Work request -> Set down all the records below, word for word.

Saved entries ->
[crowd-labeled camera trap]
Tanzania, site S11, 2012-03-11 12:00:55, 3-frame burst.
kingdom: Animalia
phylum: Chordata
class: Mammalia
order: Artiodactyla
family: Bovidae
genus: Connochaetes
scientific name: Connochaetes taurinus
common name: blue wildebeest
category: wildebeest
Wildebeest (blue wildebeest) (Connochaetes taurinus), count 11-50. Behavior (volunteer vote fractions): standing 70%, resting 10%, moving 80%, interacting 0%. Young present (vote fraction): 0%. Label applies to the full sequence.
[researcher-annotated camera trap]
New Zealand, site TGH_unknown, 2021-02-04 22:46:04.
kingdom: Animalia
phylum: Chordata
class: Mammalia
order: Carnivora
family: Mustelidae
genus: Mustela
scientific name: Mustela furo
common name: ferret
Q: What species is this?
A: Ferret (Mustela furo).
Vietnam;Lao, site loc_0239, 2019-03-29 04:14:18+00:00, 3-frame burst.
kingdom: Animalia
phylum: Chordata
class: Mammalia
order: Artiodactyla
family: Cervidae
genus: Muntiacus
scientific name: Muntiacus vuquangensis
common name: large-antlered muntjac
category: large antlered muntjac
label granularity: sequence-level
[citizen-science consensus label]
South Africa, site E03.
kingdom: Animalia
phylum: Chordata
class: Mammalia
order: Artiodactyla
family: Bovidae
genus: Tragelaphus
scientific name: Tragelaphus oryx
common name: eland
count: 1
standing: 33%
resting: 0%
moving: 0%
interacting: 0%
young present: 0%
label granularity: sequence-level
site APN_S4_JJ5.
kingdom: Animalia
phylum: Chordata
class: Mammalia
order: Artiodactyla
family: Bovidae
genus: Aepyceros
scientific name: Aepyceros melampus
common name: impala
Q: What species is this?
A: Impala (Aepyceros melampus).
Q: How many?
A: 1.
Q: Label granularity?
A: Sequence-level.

Task output ->
[crowd-labeled camera trap]
Tanzania, site S11, 2012-03-11 12:00:55, 3-frame burst.
kingdom: Animalia
phylum: Chordata
class: Mammalia
order: Artiodactyla
family: Bovidae
genus: Connochaetes
scientific name: Connochaetes taurinus
common name: blue wildebeest
category: wildebeest
Wildebeest (blue wildebeest) (Connochaetes taurinus), count 11-50. Behavior (volunteer vote fractions): standing 70%, resting 10%, moving 80%, interacting 0%. Young present (vote fraction): 0%. Label applies to the full sequence.
[researcher-annotated camera trap]
New Zealand, site TGH_unknown, 2021-02-04 22:46:04.
kingdom: Animalia
phylum: Chordata
class: Mammalia
order: Carnivora
family: Mustelidae
genus: Mustela
scientific name: Mustela furo
common name: ferret
Q: What species is this?
A: Ferret (Mustela furo).
Vietnam;Lao, site loc_0239, 2019-03-29 04:14:18+00:00, 3-frame burst.
kingdom: Animalia
phylum: Chordata
class: Mammalia
order: Artiodactyla
family: Cervidae
genus: Muntiacus
scientific name: Muntiacus vuquangensis
common name: large-antlered muntjac
category: large antlered muntjac
label granularity: sequence-level
[citizen-science consensus label]
South Africa, site E03.
kingdom: Animalia
phylum: Chordata
class: Mammalia
order: Artiodactyla
family: Bovidae
genus: Tragelaphus
scientific name: Tragelaphus oryx
common name: eland
count: 1
standing: 33%
resting: 0%
moving: 0%
interacting: 0%
young present: 0%
label granularity: sequence-level
site APN_S4_JJ5.
kingdom: Animalia
phylum: Chordata
class: Mammalia
order: Artiodactyla
family: Bovidae
genus: Aepyceros
scientific name: Aepyceros melampus
common name: impala
Q: What species is this?
A: Impala (Aepyceros melampus).
Q: How many?
A: 1.
Q: Label granularity?
A: Sequence-level.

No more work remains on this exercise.